Thursday was my birthday, my first one without an expected text from my dad telling me how proud he was of me and suggesting that maybe my 41st birthday ought better be thought as the start of my 42nd year. Coming into the day fresh off his memorial service in Boise didn’t make that any easier: I am acutely aware that he is gone and not coming back, and that’s still really, really sad. But then I woke up Thursday morning feeling celebratory–I’m alive, it’s great to be alive, I’m living an incredibly lucky life, and I wouldn’t change mine for anybody else’s, no way, no how. That’s a pretty great feeling, one worth celebrating by going out to breakfast with a friend, picking up a fresh flower gift from the local florist, writing a little about my dad, and then taking a bike ride.
I wasn’t sure the bike ride was going to squeak in. It was all dark, gloomy rainskies, and the weather promised thunderstorms erupting at any moment. Never start a ride in the rain, he’d say, but it wasn’t raining, so I headed out for a short turn about town. I made a first stop in the old neighborhood to pick up some mail, including a birthday card with a crispy $20 in it, courtesy of my aunts, Eileen and Jan. They’ve been sending that card for 41 years now, and it still makes me feel cozy inside to get it. I then headed up Old York Road, past corner after corner that has seen a recent shooting. There’ve been 124 murders in the city so far this year, and I doubt a day goes by without somebody getting shot. Yes, let’s ban the assault-style weapons, but in my fantasy world we’d go back in time and have never invented the gun at all. The root causes of violence are intense and deep, but the gun thing makes it so we barely have time to breathe in the direction of real change, we’re so busy staunching the blood.

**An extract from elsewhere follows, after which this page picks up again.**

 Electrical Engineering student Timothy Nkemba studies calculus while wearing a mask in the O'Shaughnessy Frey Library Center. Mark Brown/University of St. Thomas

I took a left on Ready Lane, an alleyway that leads to Greenmount Avenue (“new” York Road) and then crossed over to Old East Coldspring. Wow, way, WAY different from Old York over here. These two sides of Greenmount never fail to stop me in my tracks, making so materially real so immediately the stakes of racialized development, disinvestment, hyperpolicing, and maldistribution of wealth. You have to zig zag across Greenmount and Old York from 33rd Street on to get it, but you’ll get it right away. Outrageous inequalities, all shoved up against each other. I rode those few blocks on Old East Coldspring till I hit the Guilford Reservoir, where I did a couple laps–check out this view! I can’t imagine it over on Old York, not in a heartbeat. Over there, folks are getting their water cut off–different relationship to the city water system.

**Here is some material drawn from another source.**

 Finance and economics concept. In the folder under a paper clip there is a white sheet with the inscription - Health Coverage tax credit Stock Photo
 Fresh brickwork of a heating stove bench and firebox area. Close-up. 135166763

After my laps I headed down through Guilford on my way to Mount Vernon to meet N. and R. for a birthday toast. I was rolling fast down Greenway and pulled up a bit to check out what was being delivered from the back of a pick up truck into one of those mansions. No kidding–they were getting a couple of big safes, the kinds you see in cartoons that you push out a window and on to some unsuspecting person below and they get squished and their legs stick out comically. Ah, I though, good, these folks will have somewhere to stash their giant cache of diamonds when the next Baltimore Riot breaks out! Sigh. And then I continued on my way, down the hill, over to Charles, over to Maryland to Cathedral to Center Street where the sewer pipes are on the outside and everything smells just a little bit like sewage. Perfect spot for a glass of sparkling wine and a fancy cheese plate with my dear friend. Best birthday ever, again.